## What to produce
Return all lines in the material below that contain "granularity".

## Stored data
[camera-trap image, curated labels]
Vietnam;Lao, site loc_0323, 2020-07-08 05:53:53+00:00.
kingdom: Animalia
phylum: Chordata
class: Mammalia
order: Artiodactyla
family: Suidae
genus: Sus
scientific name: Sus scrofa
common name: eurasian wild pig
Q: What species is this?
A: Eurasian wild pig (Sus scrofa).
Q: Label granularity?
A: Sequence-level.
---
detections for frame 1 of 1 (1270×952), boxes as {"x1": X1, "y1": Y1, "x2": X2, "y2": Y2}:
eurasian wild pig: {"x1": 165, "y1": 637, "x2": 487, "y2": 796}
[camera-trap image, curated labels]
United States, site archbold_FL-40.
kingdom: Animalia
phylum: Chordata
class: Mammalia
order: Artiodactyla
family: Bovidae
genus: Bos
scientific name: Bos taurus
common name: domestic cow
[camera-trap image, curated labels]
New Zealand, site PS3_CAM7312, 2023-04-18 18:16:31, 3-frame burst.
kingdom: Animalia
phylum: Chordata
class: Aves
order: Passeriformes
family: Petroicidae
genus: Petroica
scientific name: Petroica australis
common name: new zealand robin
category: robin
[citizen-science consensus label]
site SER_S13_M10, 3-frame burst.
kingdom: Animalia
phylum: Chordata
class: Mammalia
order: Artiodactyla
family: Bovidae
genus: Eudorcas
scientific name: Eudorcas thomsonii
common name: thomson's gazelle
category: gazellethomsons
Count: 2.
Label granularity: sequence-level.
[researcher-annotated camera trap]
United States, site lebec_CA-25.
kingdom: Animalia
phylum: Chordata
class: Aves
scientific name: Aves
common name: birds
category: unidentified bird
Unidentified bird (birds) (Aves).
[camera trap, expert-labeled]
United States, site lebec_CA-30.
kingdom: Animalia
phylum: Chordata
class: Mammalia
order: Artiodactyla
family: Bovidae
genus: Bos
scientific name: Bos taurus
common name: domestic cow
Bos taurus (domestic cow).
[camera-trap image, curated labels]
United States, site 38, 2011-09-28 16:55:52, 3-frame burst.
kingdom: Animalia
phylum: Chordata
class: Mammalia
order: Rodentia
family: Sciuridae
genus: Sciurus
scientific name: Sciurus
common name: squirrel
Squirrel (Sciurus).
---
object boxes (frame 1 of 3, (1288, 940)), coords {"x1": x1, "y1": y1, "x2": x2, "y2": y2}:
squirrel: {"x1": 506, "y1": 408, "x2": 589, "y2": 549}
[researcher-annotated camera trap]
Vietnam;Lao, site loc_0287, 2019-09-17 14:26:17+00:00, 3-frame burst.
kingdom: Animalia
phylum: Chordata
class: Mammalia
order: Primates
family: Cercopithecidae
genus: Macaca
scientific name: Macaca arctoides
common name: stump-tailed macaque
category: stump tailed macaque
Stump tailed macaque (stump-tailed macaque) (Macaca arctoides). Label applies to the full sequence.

## Result of this exercise
Q: Label granularity?
Label granularity: sequence-level.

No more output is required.